Either way, her friends both male and female are passing away each yr at this stage so she may need to find younger seniors to relate to for friendship.

If she practices a religion, most churches are looking for workers. Try to hook up safe transportation to get her to volunteer activities. Since her money is short, perhaps a part time job, would be helpful for short hours given her age (perhaps 4 hours a day).

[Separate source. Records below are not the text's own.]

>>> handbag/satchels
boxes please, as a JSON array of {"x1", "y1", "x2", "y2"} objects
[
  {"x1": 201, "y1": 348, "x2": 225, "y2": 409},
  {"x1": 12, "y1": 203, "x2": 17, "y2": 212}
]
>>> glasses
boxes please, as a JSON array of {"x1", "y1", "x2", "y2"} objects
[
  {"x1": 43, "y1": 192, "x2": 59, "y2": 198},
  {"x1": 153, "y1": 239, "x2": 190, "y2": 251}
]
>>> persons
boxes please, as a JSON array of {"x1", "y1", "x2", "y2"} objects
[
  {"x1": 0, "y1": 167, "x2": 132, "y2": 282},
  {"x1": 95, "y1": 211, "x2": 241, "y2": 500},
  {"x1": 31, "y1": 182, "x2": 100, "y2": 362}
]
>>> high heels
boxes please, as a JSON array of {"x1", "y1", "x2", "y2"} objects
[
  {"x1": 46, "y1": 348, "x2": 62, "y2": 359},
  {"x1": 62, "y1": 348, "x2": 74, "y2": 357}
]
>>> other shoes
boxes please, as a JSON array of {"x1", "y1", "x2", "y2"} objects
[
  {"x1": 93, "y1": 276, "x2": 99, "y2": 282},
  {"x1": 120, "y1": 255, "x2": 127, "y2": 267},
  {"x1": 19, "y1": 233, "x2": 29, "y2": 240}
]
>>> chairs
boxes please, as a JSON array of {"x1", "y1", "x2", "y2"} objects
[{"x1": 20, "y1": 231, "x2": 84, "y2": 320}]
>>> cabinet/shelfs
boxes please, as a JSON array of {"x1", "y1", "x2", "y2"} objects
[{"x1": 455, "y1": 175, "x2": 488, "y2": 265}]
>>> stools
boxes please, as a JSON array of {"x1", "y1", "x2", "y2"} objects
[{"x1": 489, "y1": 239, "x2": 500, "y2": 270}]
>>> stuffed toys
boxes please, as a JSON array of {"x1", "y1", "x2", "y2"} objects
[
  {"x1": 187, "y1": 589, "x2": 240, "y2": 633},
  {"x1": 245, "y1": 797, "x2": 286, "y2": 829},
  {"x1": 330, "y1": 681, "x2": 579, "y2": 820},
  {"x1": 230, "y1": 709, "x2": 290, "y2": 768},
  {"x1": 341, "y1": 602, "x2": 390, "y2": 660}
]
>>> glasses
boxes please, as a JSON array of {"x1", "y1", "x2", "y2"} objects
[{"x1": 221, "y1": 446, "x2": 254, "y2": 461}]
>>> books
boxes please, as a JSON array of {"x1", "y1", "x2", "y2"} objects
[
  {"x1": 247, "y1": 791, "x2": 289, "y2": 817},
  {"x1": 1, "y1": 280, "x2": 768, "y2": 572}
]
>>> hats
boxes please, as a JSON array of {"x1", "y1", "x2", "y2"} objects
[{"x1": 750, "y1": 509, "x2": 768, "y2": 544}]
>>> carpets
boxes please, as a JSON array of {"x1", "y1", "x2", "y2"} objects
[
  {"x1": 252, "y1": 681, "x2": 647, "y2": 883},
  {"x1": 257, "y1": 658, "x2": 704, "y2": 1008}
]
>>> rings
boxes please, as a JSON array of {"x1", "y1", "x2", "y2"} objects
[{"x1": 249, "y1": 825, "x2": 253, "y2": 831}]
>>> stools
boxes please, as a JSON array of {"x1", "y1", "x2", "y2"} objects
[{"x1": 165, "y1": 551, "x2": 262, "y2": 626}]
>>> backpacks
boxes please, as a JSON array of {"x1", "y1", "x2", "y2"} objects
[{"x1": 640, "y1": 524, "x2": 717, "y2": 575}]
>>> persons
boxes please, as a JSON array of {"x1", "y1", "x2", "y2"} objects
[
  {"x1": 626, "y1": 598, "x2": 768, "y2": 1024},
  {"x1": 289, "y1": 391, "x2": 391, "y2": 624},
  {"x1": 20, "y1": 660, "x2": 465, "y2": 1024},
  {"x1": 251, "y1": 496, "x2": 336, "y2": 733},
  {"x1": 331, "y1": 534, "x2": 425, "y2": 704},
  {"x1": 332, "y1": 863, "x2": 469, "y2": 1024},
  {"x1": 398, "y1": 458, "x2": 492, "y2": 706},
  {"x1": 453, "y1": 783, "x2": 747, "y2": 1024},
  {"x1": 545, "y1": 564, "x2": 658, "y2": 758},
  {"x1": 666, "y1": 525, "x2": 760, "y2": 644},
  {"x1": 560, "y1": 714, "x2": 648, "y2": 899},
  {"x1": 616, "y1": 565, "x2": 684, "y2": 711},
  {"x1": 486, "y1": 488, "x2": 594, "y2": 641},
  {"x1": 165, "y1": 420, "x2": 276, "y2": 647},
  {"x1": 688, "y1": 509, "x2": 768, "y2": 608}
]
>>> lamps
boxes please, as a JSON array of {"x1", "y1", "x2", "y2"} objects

I think you are dealing with a young senior mentally. Like overly active children they require activity to be happy.

Good luck.
Elizabeth
My mother is a much more social person than I am. The hardest part of both of our journeys was her losing her license and becoming dependent on me to get her to and from her social activities unless she or I could make other arrangements. She had something planned every day of the week! She absolutely wore me out. I ended up having a talk with her and telling her that I needed a day where I did absolutely nothing outside the house - a day where I could sit in my pj's all day long if I wanted. Now Mom has declined to the point that her social activities revolved around her doctor appointments, and I look forward to getting out of the house as much as she does.
Alemap you do not have to cater to your mother's every whim. If she cries, let her. I was in a similiar situation, until I realized I was allowing my mother to control my free time. I stopped being my mother's salvation to life. Get that RV and go with your husband when the time comes. Tell your mother of your future plans so that she can make plans for her own future. If she continues to be irresponsible and do nothing that will be her problem not yours. Having a mother doesn't mean giving up your life to her.